When Red Star was an artist in residence at the Denver Art Museum in 2016 and 2017, the Native arts department provided her with scans of catalog cards documenting works in the Crow collection. On the backs of many of the cards are drawings and paintings done by artists during the Works Progress Administration era of 1935 to 1943. Red Star used these cards as reference during the Crow Nation’s annual Crow Fair in Montana, and subsequently took photographs of the people and horses wearing similar material during the parades. The artist’s Accession Series, born out of this project, was purchased with the Nancy Blomberg Acquisitions Fund for Native American Art, created in memory of the museum’s late chief curator, Nancy Blomberg.
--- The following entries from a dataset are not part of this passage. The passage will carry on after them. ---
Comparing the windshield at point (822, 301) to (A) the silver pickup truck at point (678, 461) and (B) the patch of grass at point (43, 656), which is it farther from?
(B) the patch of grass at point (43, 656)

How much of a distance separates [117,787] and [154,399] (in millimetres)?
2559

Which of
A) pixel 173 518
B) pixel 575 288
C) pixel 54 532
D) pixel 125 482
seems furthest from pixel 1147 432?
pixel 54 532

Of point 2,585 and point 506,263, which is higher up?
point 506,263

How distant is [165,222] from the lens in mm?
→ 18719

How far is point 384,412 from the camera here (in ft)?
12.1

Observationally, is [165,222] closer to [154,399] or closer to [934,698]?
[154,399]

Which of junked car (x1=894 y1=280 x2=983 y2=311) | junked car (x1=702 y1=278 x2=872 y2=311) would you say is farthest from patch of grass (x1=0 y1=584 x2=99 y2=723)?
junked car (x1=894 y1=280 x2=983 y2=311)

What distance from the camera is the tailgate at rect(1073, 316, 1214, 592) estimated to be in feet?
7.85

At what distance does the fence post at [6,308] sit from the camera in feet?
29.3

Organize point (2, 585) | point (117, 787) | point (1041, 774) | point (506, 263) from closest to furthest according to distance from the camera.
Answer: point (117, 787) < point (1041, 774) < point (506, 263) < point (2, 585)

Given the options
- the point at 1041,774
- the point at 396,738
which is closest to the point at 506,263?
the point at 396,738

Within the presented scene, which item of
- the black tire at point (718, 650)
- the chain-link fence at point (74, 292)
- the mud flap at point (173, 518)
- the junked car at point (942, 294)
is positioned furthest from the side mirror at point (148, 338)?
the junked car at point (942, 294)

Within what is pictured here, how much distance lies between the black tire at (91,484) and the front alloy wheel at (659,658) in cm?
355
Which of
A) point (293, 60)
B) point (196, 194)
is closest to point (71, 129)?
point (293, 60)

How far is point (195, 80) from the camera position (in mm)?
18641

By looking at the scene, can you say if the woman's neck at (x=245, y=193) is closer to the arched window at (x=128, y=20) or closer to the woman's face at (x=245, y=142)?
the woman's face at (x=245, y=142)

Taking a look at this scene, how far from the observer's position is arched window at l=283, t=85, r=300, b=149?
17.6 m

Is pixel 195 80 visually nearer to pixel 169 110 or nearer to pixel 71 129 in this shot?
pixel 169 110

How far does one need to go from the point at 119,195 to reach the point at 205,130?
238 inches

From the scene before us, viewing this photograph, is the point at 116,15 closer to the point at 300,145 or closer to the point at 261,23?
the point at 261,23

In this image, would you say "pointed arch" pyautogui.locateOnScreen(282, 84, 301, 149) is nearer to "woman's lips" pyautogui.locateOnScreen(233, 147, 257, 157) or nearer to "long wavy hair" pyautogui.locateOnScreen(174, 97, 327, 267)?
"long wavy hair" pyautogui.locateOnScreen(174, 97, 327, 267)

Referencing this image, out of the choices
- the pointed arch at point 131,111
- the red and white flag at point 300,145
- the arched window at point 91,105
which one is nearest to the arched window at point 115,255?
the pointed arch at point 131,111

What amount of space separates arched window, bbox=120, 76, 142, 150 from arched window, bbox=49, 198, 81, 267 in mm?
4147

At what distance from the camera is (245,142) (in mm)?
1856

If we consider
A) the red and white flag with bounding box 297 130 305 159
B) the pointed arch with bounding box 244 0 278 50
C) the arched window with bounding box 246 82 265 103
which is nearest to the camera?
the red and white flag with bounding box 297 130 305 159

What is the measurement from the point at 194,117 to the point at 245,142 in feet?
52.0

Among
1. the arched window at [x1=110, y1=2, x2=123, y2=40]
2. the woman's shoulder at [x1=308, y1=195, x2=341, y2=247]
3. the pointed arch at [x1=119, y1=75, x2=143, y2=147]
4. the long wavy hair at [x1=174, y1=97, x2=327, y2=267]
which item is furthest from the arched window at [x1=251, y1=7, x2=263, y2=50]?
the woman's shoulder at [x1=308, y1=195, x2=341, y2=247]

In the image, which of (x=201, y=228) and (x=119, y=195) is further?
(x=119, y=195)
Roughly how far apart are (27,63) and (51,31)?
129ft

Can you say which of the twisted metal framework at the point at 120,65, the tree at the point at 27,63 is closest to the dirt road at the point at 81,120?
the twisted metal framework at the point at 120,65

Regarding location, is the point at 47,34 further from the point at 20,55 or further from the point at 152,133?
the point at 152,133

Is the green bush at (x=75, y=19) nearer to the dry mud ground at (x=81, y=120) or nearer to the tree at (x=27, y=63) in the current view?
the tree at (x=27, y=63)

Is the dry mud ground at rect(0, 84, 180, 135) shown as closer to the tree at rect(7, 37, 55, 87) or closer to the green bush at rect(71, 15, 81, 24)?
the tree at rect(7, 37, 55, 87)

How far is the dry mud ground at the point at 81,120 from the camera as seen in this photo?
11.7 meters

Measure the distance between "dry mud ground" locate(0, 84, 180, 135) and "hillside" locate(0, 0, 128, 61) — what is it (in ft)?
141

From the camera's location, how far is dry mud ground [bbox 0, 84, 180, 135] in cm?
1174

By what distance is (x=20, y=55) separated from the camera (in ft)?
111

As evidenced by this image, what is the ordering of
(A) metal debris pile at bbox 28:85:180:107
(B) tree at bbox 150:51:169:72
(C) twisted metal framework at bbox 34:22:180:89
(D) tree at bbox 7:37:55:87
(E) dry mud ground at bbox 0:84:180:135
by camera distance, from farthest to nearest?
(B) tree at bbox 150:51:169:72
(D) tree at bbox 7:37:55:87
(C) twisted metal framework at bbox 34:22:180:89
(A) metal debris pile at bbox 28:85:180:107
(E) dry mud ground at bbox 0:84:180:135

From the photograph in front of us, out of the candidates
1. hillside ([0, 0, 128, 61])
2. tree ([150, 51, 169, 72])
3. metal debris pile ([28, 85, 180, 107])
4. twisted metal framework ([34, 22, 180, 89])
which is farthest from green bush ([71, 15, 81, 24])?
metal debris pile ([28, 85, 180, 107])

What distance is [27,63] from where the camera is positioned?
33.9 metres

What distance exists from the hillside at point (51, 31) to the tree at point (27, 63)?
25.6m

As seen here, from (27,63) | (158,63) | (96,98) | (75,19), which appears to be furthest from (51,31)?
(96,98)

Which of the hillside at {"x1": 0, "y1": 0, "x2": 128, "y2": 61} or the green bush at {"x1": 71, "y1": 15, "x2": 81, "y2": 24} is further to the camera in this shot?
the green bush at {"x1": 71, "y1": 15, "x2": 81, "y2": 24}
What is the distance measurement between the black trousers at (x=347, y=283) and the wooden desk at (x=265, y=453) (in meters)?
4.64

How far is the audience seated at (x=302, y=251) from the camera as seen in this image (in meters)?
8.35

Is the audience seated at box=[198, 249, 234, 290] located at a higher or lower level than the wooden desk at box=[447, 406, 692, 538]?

“[The series] connects our historical collection of Apsáalooke (Crow) arts with the history of our Native arts department and with contemporary Apsáalooke culture,” says museum curator John Lukavic. “Her work titled Catalogue Number 1949.73 is particularly special as it brings together visually a painting of an iconic ‘wedding robe’ (bishbaalopúuchihkuu), found on the back of a catalog card in DAM’S records, with Wendy’s own family: a photograph of her father and daughter taken at a recent Crow Fair. This series as a whole helps us activate our historical collections by making them accessible and meaningful today.”